Wilder has been outspoken in criticizing policymakers for focusing conservation efforts to only species-level protection, instead of protecting at all three levels needed for biodiversity: diversity at the genetic, species and habitat levels. Wilder also levels that policymakers are only concerned with protecting the "large, awe-inspiring" animals such as whales, jaguars, or eagles, and ignoring other less-glamorous but still threatened species.

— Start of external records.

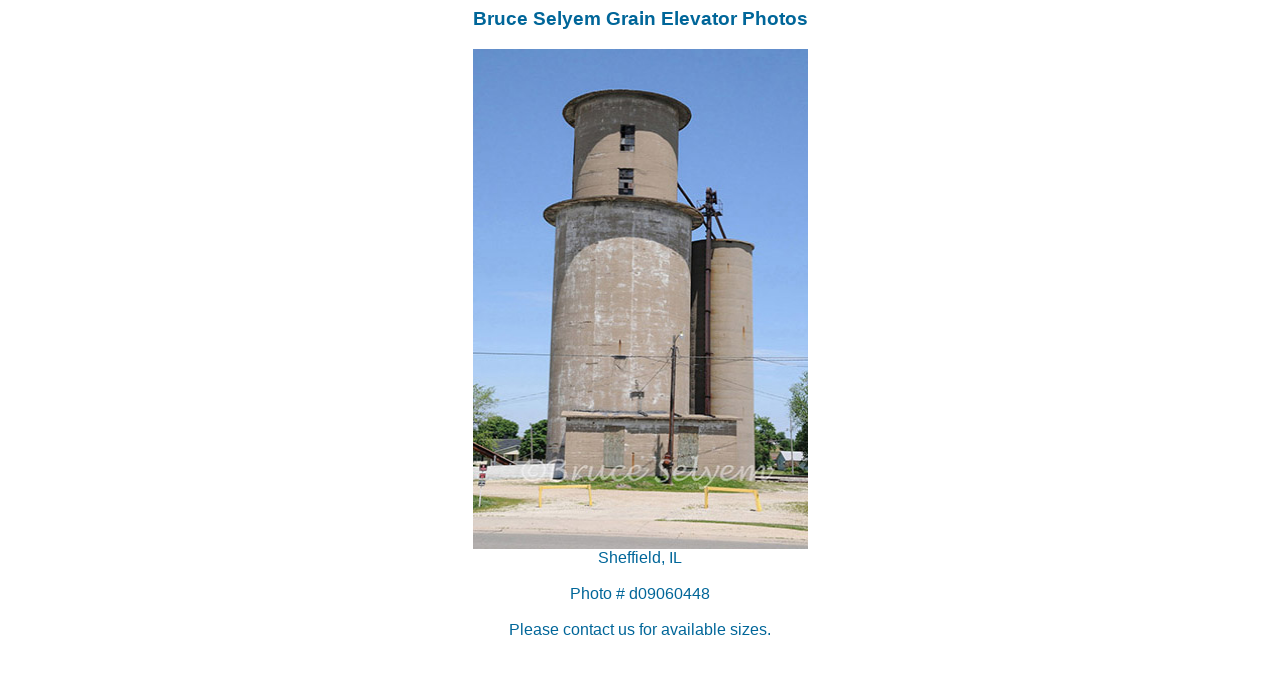

--- FILE ---
content_type: text/html; charset=UTF-8
request_url: http://grainelevatorphotos.com/photos/illinois/IL_2009/Sheffield.html
body_size: 518
content:
<!doctype html public "-//w3c//dtd html 4.0 transitional//en"			"http://www.w3.org/tr/rec-html40/loose.dtd"><html><head>	<title>bruce selyem grain elevator photos</title></head><body  style="font-family: verdana, arial; font-size: medium; color: #006699" bgcolor="#ffffff"><div align=center><h3>Bruce Selyem Grain Elevator Photos</h3>

<img src="Sheffield_IL_d09060448.jpg" width=335 height=500 alt=""><br>

Sheffield, IL<br><br>

Photo # d09060448<br><br>

Please contact us for available sizes.

</div></body></html>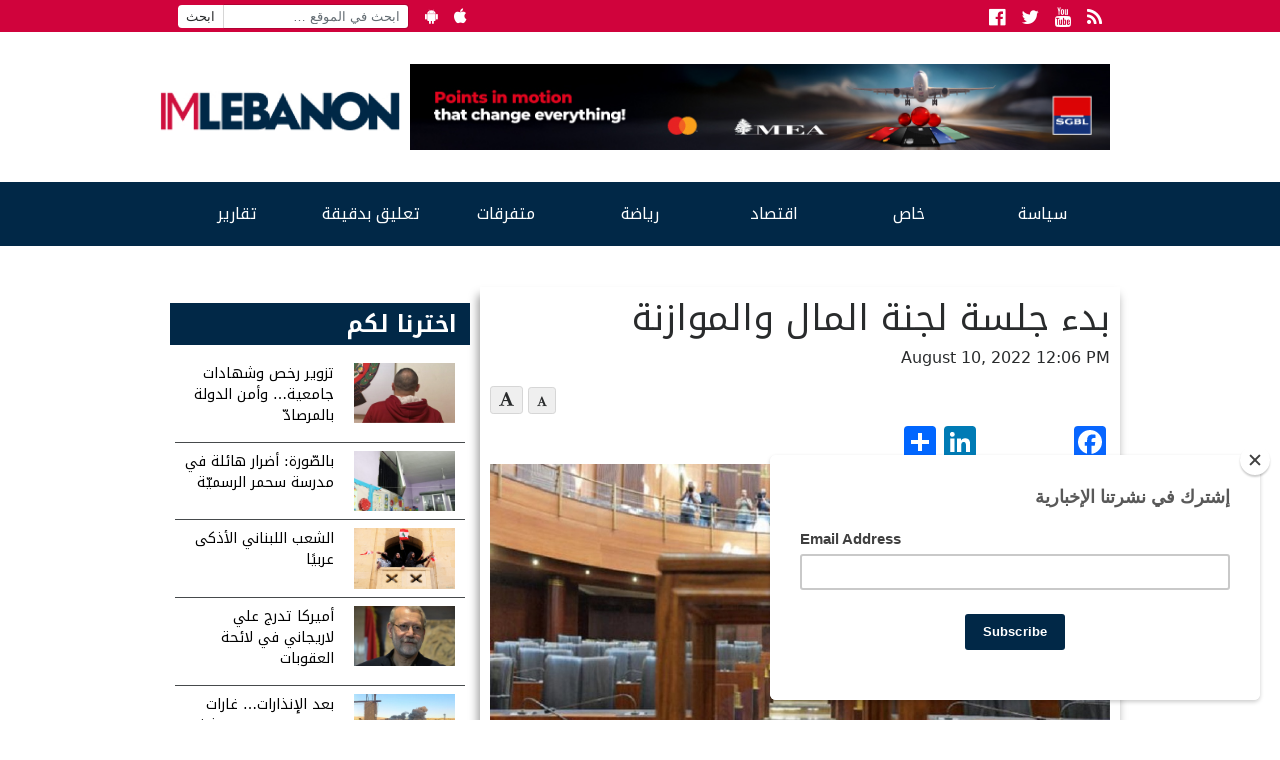

--- FILE ---
content_type: text/html; charset=utf-8
request_url: https://www.google.com/recaptcha/api2/aframe
body_size: 269
content:
<!DOCTYPE HTML><html><head><meta http-equiv="content-type" content="text/html; charset=UTF-8"></head><body><script nonce="AT625W8VaxAHEBXwUZlk7w">/** Anti-fraud and anti-abuse applications only. See google.com/recaptcha */ try{var clients={'sodar':'https://pagead2.googlesyndication.com/pagead/sodar?'};window.addEventListener("message",function(a){try{if(a.source===window.parent){var b=JSON.parse(a.data);var c=clients[b['id']];if(c){var d=document.createElement('img');d.src=c+b['params']+'&rc='+(localStorage.getItem("rc::a")?sessionStorage.getItem("rc::b"):"");window.document.body.appendChild(d);sessionStorage.setItem("rc::e",parseInt(sessionStorage.getItem("rc::e")||0)+1);localStorage.setItem("rc::h",'1768493900932');}}}catch(b){}});window.parent.postMessage("_grecaptcha_ready", "*");}catch(b){}</script></body></html>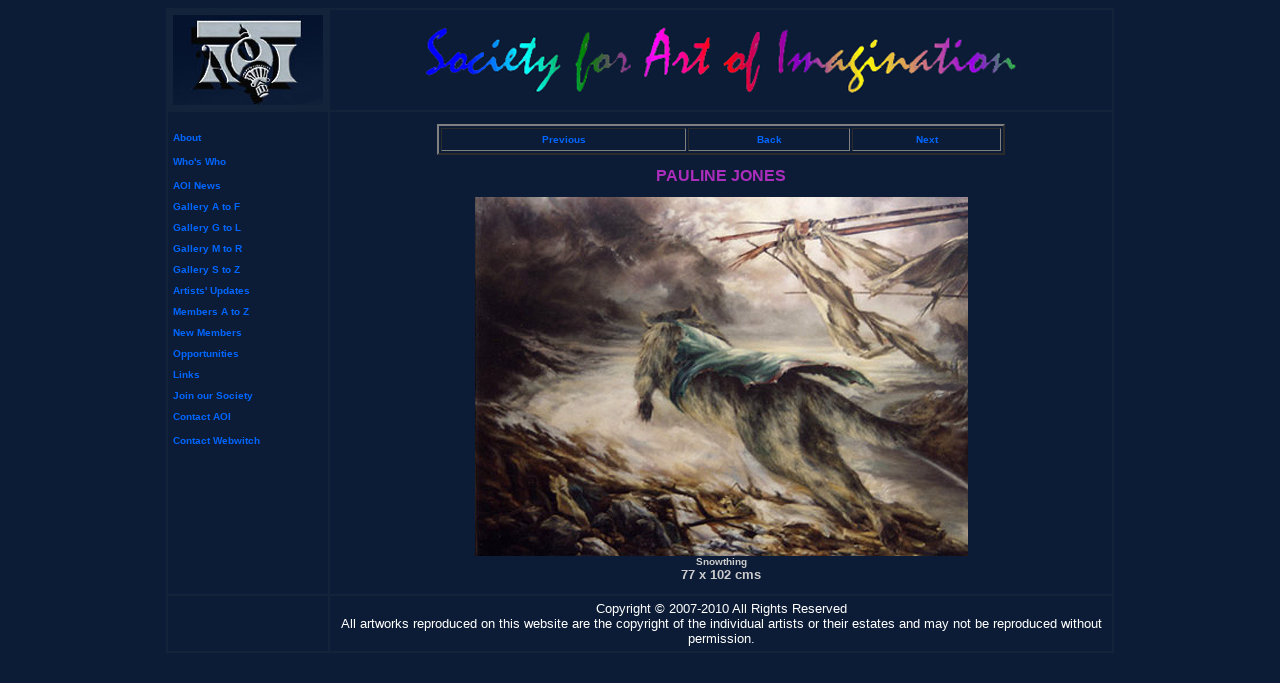

--- FILE ---
content_type: text/html; charset=UTF-8
request_url: http://www.artofimagination.org/Pages/Jones_snowthing.html
body_size: 5935
content:
<style type="text/css">
<!--
.style9 {
	font-family: Geneva, Arial, Helvetica, sans-serif;
	color: #CCCCCC;
}
-->
</style>
<!-- InstanceBegin template="/Templates/main.dwt" codeOutsideHTMLIsLocked="false" --><!-- InstanceBegin template="/Templates/main.dwt" codeOutsideHTMLIsLocked="false" --><meta name="description" content="This organization promotes and supports fine art done with excellence of technique and brilliant imagination, mostly paintings with visionary or surrealistic imagery inspired by dreams, visions, and metaphysical experiences" />
<meta name="keywords" content="society, art, imagination, visionary, inspirational art, painting, fantastic, realism, magic realism, mische, technique, vienna school of fantastic realism, oil painting, works of art, egg tempera, imaginal art, magic realism, surrealism, dream, spirit, inner spirit, metaphysical, mystical, fantasy, new age, Brigid Marlin, Ernst Fuchs, Michel de Saint Ouen, H R Giger, Cynthia Re Robbins, Bob Venosa, Martina Hoffmann, Alex Grey, Laurie Lipton, Henry Boxer, De Es, Ingo, Fantasmus, Inscape" />
<DOCTYPE html PUBLIC "-//W3C//DTD XHTML 1.0 Transitional//EN" "http://www.w3.org/TR/xhtml1/DTD/xhtml1-transitional.dtd">
<html xmlns="http://www.w3.org/1999/xhtml">
<head>
<meta http-equiv="Content-Type" content="text/html; charset=iso-8859-1" />
<!-- InstanceBeginEditable name="doctitle" -->
<title>Society for Art of Imagination</title>
<!-- InstanceEndEditable -->
<style type="text/css">
<!--
body,td,th {
	font-family: Geneva, Arial, Helvetica, sans-serif;
	font-size: small;
	color: #CCCCCC;
}
body {
	background-color: #0C1C36;
}
a:link {
	color: #0066FF;
	text-decoration: none;
}
a:visited {
	text-decoration: none;
	color: #00CCFF;
}
a:hover {
	text-decoration: none;
}
a:active {
	text-decoration: none;
}
.style1 {color: #CBCBCB}
.style2 {color: #333333}
.style3 {color: #CCCCCC; }
.style6 {font-size: x-small}
.style7 {color: #333333; font-size: x-small; }
.style8 {color: #CCCCCC; font-size: x-small; }
-->
</style>
<!-- InstanceBeginEditable name="head" --><!-- InstanceEndEditable -->
</head>

<body>
<table width="75%" align="center" cellpadding="5" bgcolor="#13233A">
  <tr>
    <th width="150" align="center" valign="middle" bgcolor="#13233A" scope="col"><img src="../Images/Graphics/Balloon_logo.jpg" width="150" height="90" /></th>
    <th align="center" valign="middle" bgcolor="#0C1C36" scope="col"><p><img src="../Images/Graphics/logo_new5.jpg" width="600" height="73"></p></th>
  </tr>
  <tr>
    <th align="center" valign="top" bgcolor="#0C1C36" scope="row"><p align="left"><span class="style2"><a href="About.html" class="style1"><br />
            <span class="style6">About</span></a> </span></p>
        <p align="left" class="style2"><span class="style6"><a href="Whoswho.html">Who's Who</a></span></p>
      <p align="left" class="style7"><a href="News.html">AOI News</a></p>
      <p align="left" class="style8"><a href="Gall1.html">Gallery A to F</a></p>
      <p align="left" class="style8"><a href="Gall2.html">Gallery G to L</a></p>
      <p align="left" class="style8"><a href="Gall3.html">Gallery M to R</a></p>
      <p align="left" class="style8"><a href="Gall4.html">Gallery S to Z</a></p>
      <p align="left" class="style7"><a href="Updatedpages.html">Artists' Updates </a></p>
      <p align="left" class="style7"><a href="Members.html">Members A to Z</a></p>
      <p align="left" class="style7"><a href="new_members.html">New Members</a></p>
      <p align="left" class="style7"><a href="Exhibitions.html">Opportunities</a></p>
      <p align="left" class="style7"><a href="Links.html">Links</a></p>
      <p align="left" class="style7"><a href="join_AOI.html">Join our Society </a></p>
      <p align="left" class="style7"><a href="mailto:artofimagination@btinternet.com" target="_new">Contact AOI</a></p>
      <p align="left"><span class="style7"><a href="mailto:artofimagination@btinternet.com" target="_nw" class="style1">Contact Webwitch</a></span></p>
      <p class="style3">&nbsp;</p>
      <p>&nbsp; </p></th>
    <td align="left" valign="top" bgcolor="#0C1C36"><!-- InstanceBeginEditable name="EditRegion1" -->
      <table width="100%" cellpadding="5">
        <tr>
          <td><div align="center">
              <table width="75%" border="2" cellpadding="5">
                <tr>
                  <td><div align="center" class="style6 style6" style="font-weight: bold"><a href="Jones_moon.html">Previous</a></div></td>
                  <td><div align="center" class="style6 style6" style="font-weight: bold"><a href="Jones.html">Back</a></div></td>
                  <td><div align="center" class="style6 style6" style="font-weight: bold"><a href="Jones_nightpaths.html">Next</a></div></td>
                </tr>
              </table>
          </div></td>
        </tr>
        <tr>
          <td><div align="center"><span style="font-weight: bold; font-size: medium; color: #ab2dbc">PAULINE JONES </span></div></td>
        </tr>
        <tr>
          <td align="center" valign="top"><div align="center"><img src="../Images/MemberImages/Jones/snowthing_l.jpg" width="493" height="359"><br>
                  <span class="style6"><strong>Snowthing<br>
                  <span class="style9"><font size="-1">77 x 102 cms</font></span> </strong></span></div></td>
        </tr>
      </table>
    <!-- InstanceEndEditable -->
<div align="left"></div></td>
  </tr>
  
  <tr>
    <th height="20" bgcolor="#0C1C36" scope="row">&nbsp;</th>
    <td align="center" bgcolor="#0C1C36"><font color="#FFFFFF" size="-1" face="Arial,Helvetica,Geneva,Swiss,SunSans-Regular">Copyright 
                        &copy; 2007-2010 All Rights Reserved<br />
All artworks reproduced on this website are the copyright&nbsp;of 
                        the individual artists or their estates and may not be 
    reproduced without permission.</font></td>
  </tr>
</table>
</body>
<!-- InstanceEnd --></html>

As a constant critic of overfishing, Wilder has drawn the ire of fishermen throughout his career. Wilder believes in greater restrictions to prevent overfishing, saying that overfishing has kept fish stocks from naturally replenishing themselves and has decreased the quantity and quality of stocks. Wilder claims that as of 1998, overfishing in United States water has cost an estimated $8 billion loss in annual revenues and lost 300,000 American jobs.

In order set an example for others and show that living environmentally friendly can be economically viable, Wilder has installed solar panels on the roof of his Encinitas, California home and publishes his energy consumption on his website for the world to monitor. Wilder claims the panels generate enough energy to keep his energy bill from the state power grid under $30. Wilder also drives an Australian Moke which he had a local engineering student convert to a hybrid, and an electric powered Tesla sports car.

==Capitalist enterprises==
In 2004, Wilder created the WilderHill Clean Energy Index (ECO), which tracks solar, wind and other low-carbon energy technology companies. A year later, the mutual fund company Powershares Capital Management launched the WilderHill Clean Energy Portfolio exchange-traded fund (AMEX: PBW), which mirrors the performance of the ECO index. As of August 2008, PBW held about $1.4 billion in net assets. Wilder describes the philosophy behind quantifying funds by environmental, social and governance (ESG) issues: "This generation tends to be financially sophisticated as seen in the growth of low-cost, no-load funds. They now seek fund holdings that better reflect positives such as clean energy, organic foods and healthier living along with low expenses, transparency, less correlation to major indexes and better tax efficiency. And they shouldn't have to give up any performance in the aim of achieving good returns with social responsibility to boot."

The success of Wilder's index and fund has led other similar indexes to be launched. NASDAQ now has its Clean Edge U.S. Index and ETF, Dow Jones has its Sustainability Index, and Standard & Poor's this year launched green indexes of its own.

The PowerShares WilderHill Clean Energy fund was voted the best Exchange Traded Fund (ETF) on Wall Street for 2007 by Motley Fool and as the most innovative ETF for 2006 by Capital Link's "ETF Awards". Dr. Wilder was recognized by the San Diego Regional Energy Office with their "Outstanding Individual Achievement" for his clean energy work in 2006.

==Contributions to academia==
Wilder is the author of Listening to the Sea: The Politics of Improving Environmental Protection,(University of Pittsburgh Press, 1998). He has taught at the University of Massachusetts Dartmouth, University of California, Santa Barbara, and presently teaches one class, "Environmental Marine Policy," at the University of California, San Diego.

Wilder has won a Fulbright fellowship, a 1989 California Sea Grant State Fellowship, an American Association for the Advancement of Science/United States Environmental Protection Agency Fellowship in Environmental Science & Technology, and is a two-time recipient of the National Academy of Sciences young investigator award.

==Politics==
In 2004, Wilder ran for the Encinitas, California city council on the platform of better open space protection, improving traffic flow, and providing affordable housing. Wilder received 9 percent of the vote while the three incumbents were re-elected.